Life With PsA
Another new poster! I was diagnosed with Psoriatic Arthritis 18 months ago, and thought I'd pass on good wishes to fellow sufferers and give a few thoughts on how it's affecting me.
I think it'll be reassuring to know there's a community here, what with winter coming up and symptoms likely to show themselves.
Reading one or two other accounts here, I feel fortunate in having a really good rheumatologist. He really takes his time, and listens to what you want to say before he starts his examinations. Only then does he go and type it all up. It's one thing at a time, and I really value that. It means you have to wait your turn, but it's worth it.
I started with methotrexate in March of this year, and I'd tentatively say that it seems to be doing some good.
One odd thing about the condition as I've experienced it is that walks of 0.5 - 1 km can cause pain in hip, ankles or soles of the feet, whereas long walks or mountain hikes are still perfectly manageable.
Related to this, I'm a school teacher, and the kind of movements you need to make - sitting, standing, walking round to monitor etc - can also be aggravating. A job that involved walking 15 km at an even tempo would probably suit me better physically.
I'm also a semi-regular swimmer (2-3 times a week), and that also seems to help. Only trouble is, I live in a country that's just enacted another lockdown, so all sports facilities have had to close. This is annoying, as the swimming-pool was the one place here where rules around only letting in vaccinated or recently tested people, or those who'd had Covid, were actually enforced. I hope it won't be closed for too long.
Anyway, I don't want to go on too long, but thanks for the space, and the insights this site offers.
Thanks, this makes perfect sense. I'd rather leave extra medication, at least for now. The foot pain is mostly bearable - more dull aches really. The hip pain is worse, but tends to go after 10-15 mins, or with more movement.
Hello
😀 welcome to our community! I'm sure you will find plenty of support and understanding here. Your rheumatologist sounds like a good one- they do seem to be difficult to find for some people. Yours is a keeper! Great job keeping your body moving. I've have similar experiences when it comes to walking vs more like hiking. The best I've figured is when I walk long distances like that, there are steps up, down, and so forth so the movements are exactly repetitive of the same actions. But once those hips start aching is very uncomfortable.
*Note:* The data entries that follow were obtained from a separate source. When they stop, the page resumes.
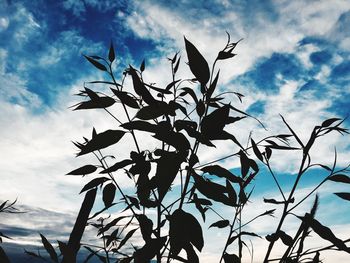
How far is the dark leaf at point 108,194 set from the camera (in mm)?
1661

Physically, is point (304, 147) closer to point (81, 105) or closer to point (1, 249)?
point (81, 105)

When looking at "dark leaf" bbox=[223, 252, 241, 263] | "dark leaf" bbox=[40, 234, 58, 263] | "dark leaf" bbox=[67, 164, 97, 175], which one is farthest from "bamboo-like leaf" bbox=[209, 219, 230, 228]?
"dark leaf" bbox=[40, 234, 58, 263]

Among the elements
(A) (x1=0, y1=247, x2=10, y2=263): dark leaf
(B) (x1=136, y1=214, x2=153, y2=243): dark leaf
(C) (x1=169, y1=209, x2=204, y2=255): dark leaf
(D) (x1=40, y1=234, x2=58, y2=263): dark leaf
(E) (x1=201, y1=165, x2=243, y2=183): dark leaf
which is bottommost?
(A) (x1=0, y1=247, x2=10, y2=263): dark leaf

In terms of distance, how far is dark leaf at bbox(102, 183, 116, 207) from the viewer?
1661 millimetres

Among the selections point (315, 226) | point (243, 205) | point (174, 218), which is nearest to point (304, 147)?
point (315, 226)

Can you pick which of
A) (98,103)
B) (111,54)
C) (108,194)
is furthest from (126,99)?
(108,194)

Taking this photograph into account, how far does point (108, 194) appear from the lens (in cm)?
168

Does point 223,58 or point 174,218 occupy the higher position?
point 223,58

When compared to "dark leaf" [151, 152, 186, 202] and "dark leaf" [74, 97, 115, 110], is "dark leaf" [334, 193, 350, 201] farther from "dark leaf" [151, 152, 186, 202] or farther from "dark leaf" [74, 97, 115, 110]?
"dark leaf" [74, 97, 115, 110]

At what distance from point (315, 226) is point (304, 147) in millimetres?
315

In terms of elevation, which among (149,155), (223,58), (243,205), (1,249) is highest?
(223,58)

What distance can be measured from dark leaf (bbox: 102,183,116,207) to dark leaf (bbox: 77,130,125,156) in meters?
0.51

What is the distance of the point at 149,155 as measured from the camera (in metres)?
1.82

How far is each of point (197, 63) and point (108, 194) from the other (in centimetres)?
89
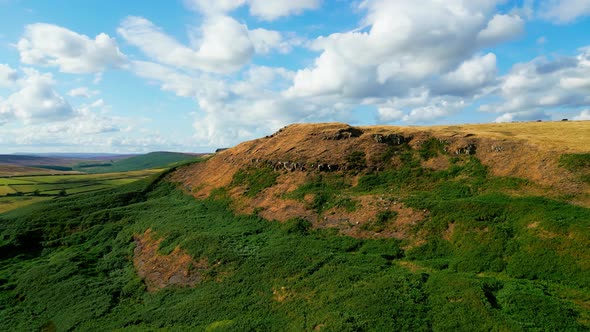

Up until a few years ago, I was also a teacher (middle school-15 years) and I totally get what you said. The ups, downs, and even the energy level required to manage "all the things" is very high. I was never a "sit at the desk" sort of teacher either. But it is so great that you are able to continue teaching. Have you been able to make any accommodations at work or had any conversations with administration?
I'm glad you are tolerating the methotrexate well. If you have any tips to share with our community about managing some of the side effects, I know it would be helpful and several people are struggling with nausea and mouth sores.
Well, welcome again we are glad you are here! -Leanne (Team Member)Thanks for your reply, Leanne.
Nice to meet a fellow teacher too. You're right, you definitely need high energy levels. I ditched my head of department role at the end of last school year, and that's helped as there's a bit less admin to sap time and energy. My employers have been good though ; even the Head makes a point of occasionally asking how I'm doing, and there are no issues with medical appointments.
I can't say I have tips for methotrexate. I did start another discussion on the forum asking on which day people take their dose and whether anyone splits the dose. I'm prescribed 20 mg per week and I take half that with lunch, half with dinner. I don't know if it helps, but I don't seem to be knocked out quite as much as when I took it all at once.